Y aquella, que no pudo soportar el sufrimiento,
y aquella, que ya no pisa el suelo materno,
y a la que sacudiendo su hermosa cabellera
dijo: «Vengo aquí como quien va a su casa».

Quisiera, una a una, llamarlas por sus nombres,
mas me han robado la lista, ya nunca podré hacerlo.

Para ellas he tejido este amplísimo manto
con sus propias palabras, con su llanto inconsolable.

Las recuerdo siempre, dondequiera que me encuentre,
jamás las olvidaré, aunque me asalte una nueva desgracia.

Y si algún día silencian esta boca atormentada
por la que gritan cien millones de almas,

que también me recuerden como yo a ellas hoy
en vísperas del Día de Muertos.
(Ajmátova- Requiem)

Alejandra Mujica Fuenmayor
Lima, Perú

6 Comentarios

  1. Magistral texto, redondo, del sufrimiento ruso al venezolano. ¡Qué tristeza, volver a esto en pleno siglo XXI! Gracias por un texto del que me queda latiendo la gran pregunta: ¿ De dónde viene la necesidad de las personas que están a salvo de banalizar el sufrimiento de quienes son brutalmente oprimidos?
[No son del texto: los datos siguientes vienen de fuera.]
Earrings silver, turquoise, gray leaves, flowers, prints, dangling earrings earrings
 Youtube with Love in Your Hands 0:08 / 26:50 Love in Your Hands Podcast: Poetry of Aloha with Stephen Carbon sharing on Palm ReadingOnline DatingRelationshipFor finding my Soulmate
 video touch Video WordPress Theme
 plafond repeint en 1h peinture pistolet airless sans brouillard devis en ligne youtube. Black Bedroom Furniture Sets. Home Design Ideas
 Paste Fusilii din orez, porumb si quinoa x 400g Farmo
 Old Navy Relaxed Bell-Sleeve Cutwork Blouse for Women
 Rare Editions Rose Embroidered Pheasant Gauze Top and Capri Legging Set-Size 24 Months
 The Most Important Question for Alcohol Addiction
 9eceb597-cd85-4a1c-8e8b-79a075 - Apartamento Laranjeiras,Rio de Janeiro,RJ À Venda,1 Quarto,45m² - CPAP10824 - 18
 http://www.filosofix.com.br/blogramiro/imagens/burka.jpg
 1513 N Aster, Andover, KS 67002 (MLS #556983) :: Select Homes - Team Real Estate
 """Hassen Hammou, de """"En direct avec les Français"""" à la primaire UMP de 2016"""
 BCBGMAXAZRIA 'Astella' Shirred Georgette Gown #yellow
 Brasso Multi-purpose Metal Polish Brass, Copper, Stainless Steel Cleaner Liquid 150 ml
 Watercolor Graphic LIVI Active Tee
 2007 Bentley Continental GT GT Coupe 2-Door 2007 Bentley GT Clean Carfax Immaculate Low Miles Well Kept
Yo también me lo he preguntado miles de veces.

  2. Jessica Sánchez

    25 años después de tantas burlas y de tanto que hemos sufrido como pueblo, solo me queda refugiarme en la justicia divina.
    Soy parte de los 8 millones de disidentes exiliados y siempre a quien me pregunte, narraré la barbarie que hemos sufrido a lo largo de estos años de parte de ese régimen dictatorial del mal

  3. Liliana Fasciani

    Un valiente testimonio de la realidad más dura que se haya vivido en Venezuela en el siglo XXI. Que tu voz, tu pluma, tus palabras lleguen a quienes no saben, o no creen o no han entendido.

  4. maria ines calderon

    Crónica franca, dolorosa donde se percibe la fuerza de una mujer luchadora por el bienestar de sus hijos. Bravo por las confesiones. Por el estilo pulcro. Espero que pronto llegue el día en que tu y tus hijos cumplan el sueño de regresar.